In the WorldCom case, criminal charges were filed in August 2003 in Oklahoma against Ebbers and others. Federal criminal charges followed in March 2004. Despite being one of the most high-profile white collar crime prosecutions in the last decade, the Ebbers trial itself, which took place before a jury, took six weeks to reach a verdict. In contrast, in the UK the SFO Annual Report 2004 stated that the current average period of investigation is 19.5 months and the trial phase averages out at 17 months.
Although a Fraud Bill is now on the political agenda to create a single statutory offence of fraud, it is still unlikely to reduce the time it takes to investigate and prosecute allegations of fraud. The SFO will no doubt be encouraging the Government to retain the current common law of conspiracy to defraud. This has statistically been the preferred choice of charge since the creation of the office. The argument for retention is to provide flexibility in dealing with a wide variety of frauds, but in real terms it only creates a platform for confusion and will not bring about savings in either time or cost.

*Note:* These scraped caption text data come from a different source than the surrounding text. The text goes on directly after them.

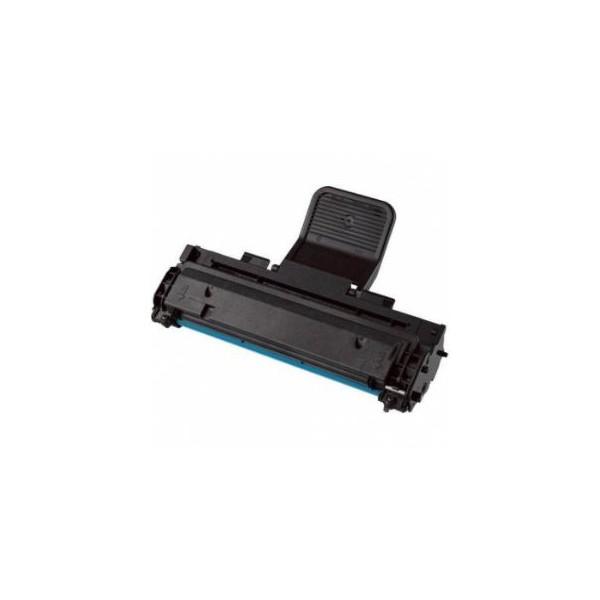 Samsung MLT-D1082S černý kompatibilní toner / 1.500 stran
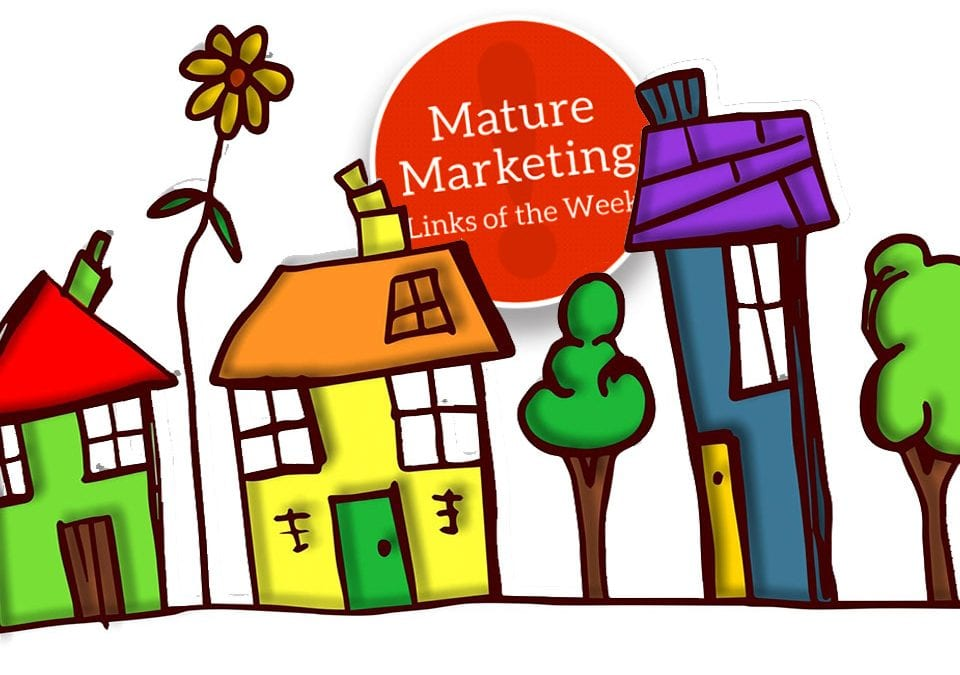 Award Winning Marketing Trends & Suburban Transformations – Mature Marketing Posts of the Week
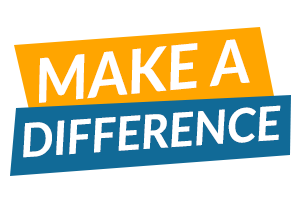The NIA - Make A Difference - Volunteer Now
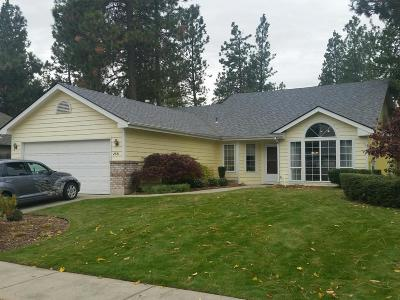 Post Falls Single Family Home For Sale: 2481 N Titleist Way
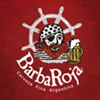 BarbaRoja Rosario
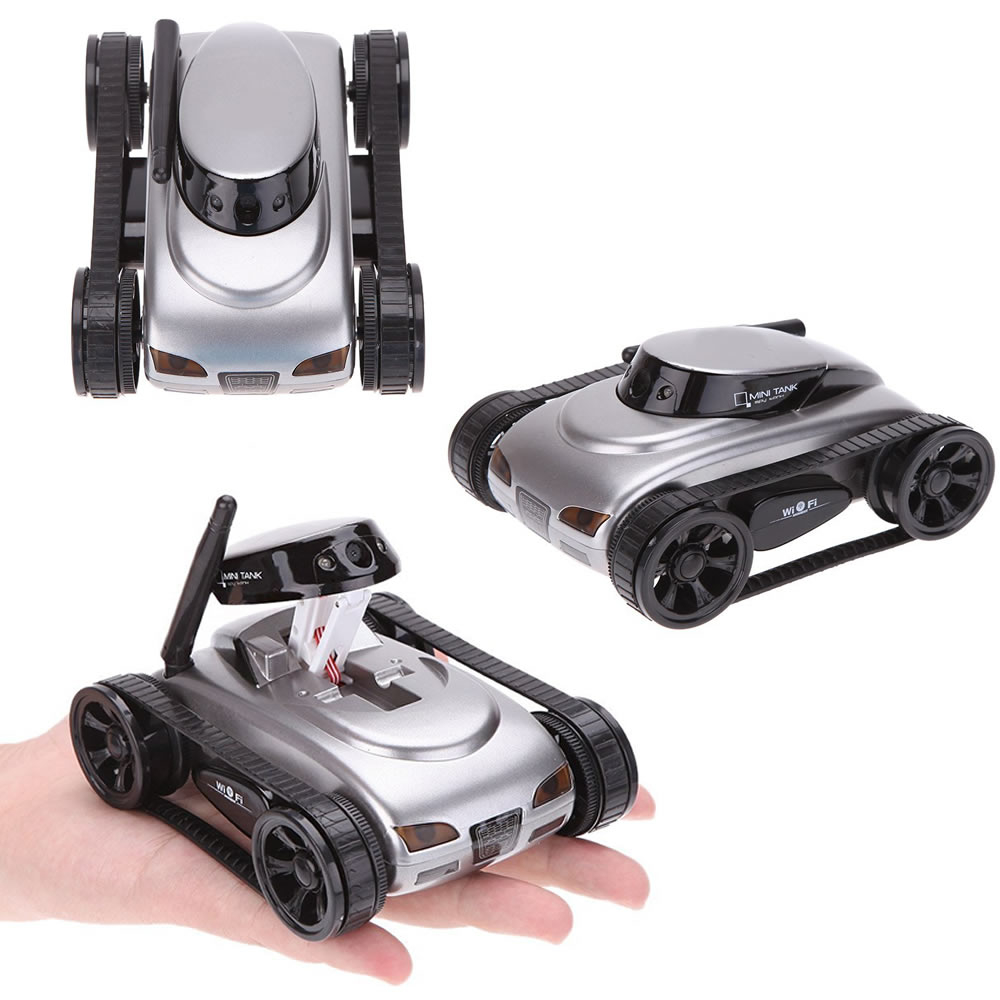 All Mighty Toy Tank With Wireless Camera And Remote Control App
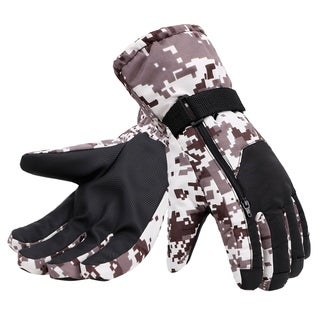 Link to Men's Thinsulate Lined Waterproof Winter Ski Gloves Similar Items in Gloves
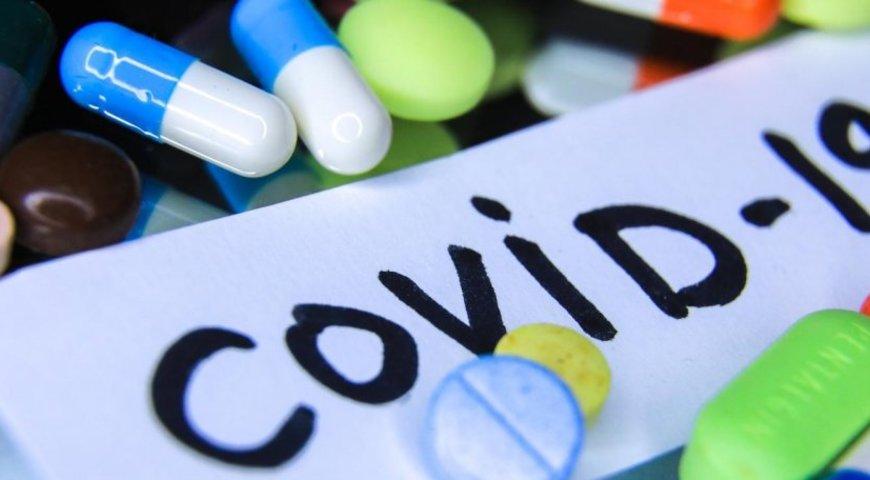 Україна отримала ліки для боротьби з COVID-19
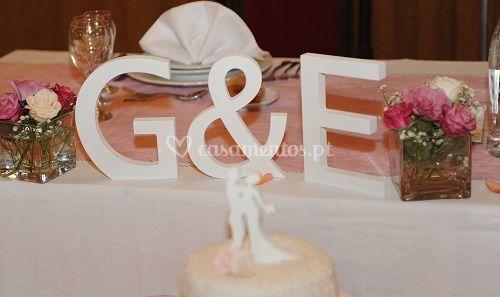 Noivos para bolo e letras mdf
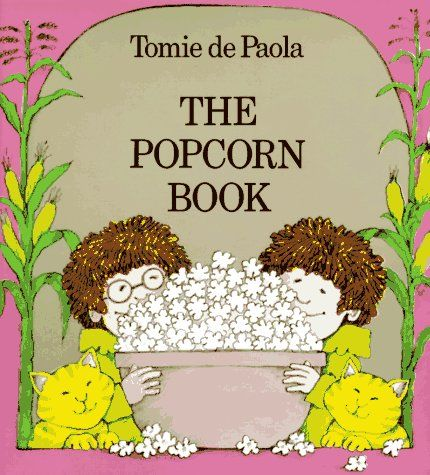 The history of popcorn, including how Native Americans brought it to the first Thanksgiving.  Great lead in for the Popcorn Olympics!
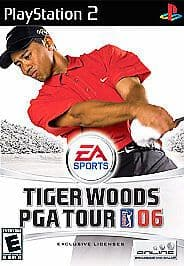 PS2 Tiger Woods PGA Tour 06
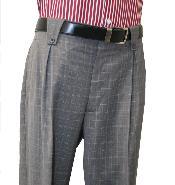 carbón Pierna ancha pantalón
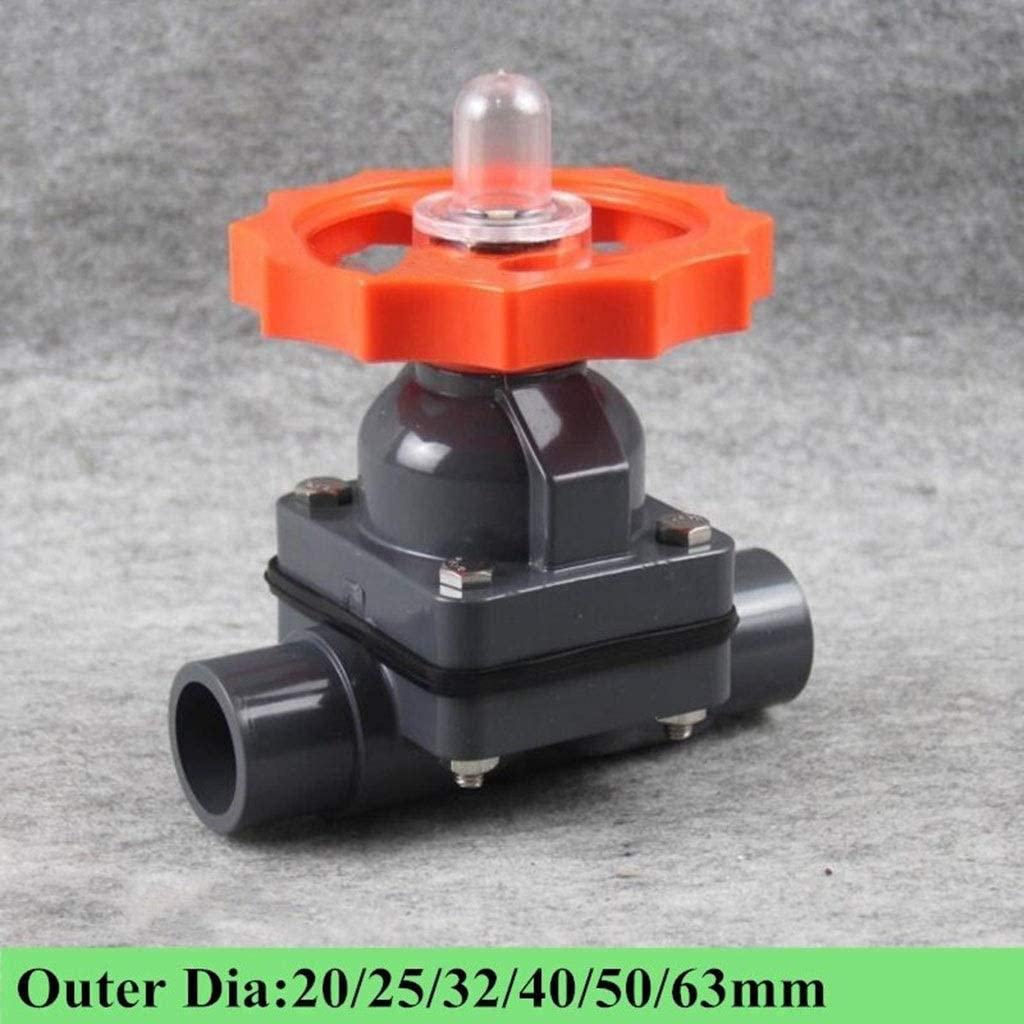 PVC U Compact Ball Valve Threaded Connection 20// 25// 32// 40// 50// 63mm New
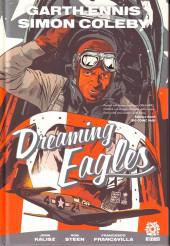 Dreaming Eagles - Dreaming eagles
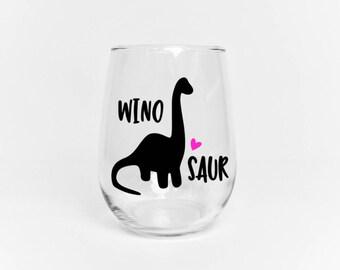 Winosaur // Winosaur wine glass // Dinosaur theme // Mom wine glass // Gift for mom // Dinosaur Lover // Stemless Wine Glass // Funny Wine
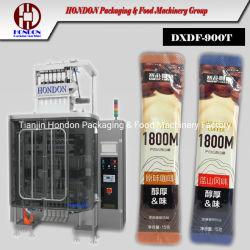 Автоматическая Multi Lane пакетик кофе Memory Stick Pack упаковочные машины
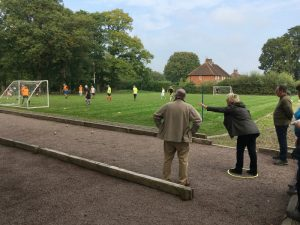 petanque with walking football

Sentencing regimes in the UK and US differ significantly, not least because in the UK plea and cooperation agreements are not allowed. In WorldCom, Ebbers is facing up to a total of 85 years in prison and potentially huge fines when he is sentenced on 13 June. In the UK, the sentence likely to be imposed for a comparable offence of conspiracy to defraud of the magnitude of the WorldCom case would be around 10 years following a trial.
It is hoped that the UK government will not be influenced by this conviction to introduce radical changes to white collar crime legislation for the sake of appeasing public perception. Directors should not be fooled that it is only the US regulators that are actively investigating significant frauds.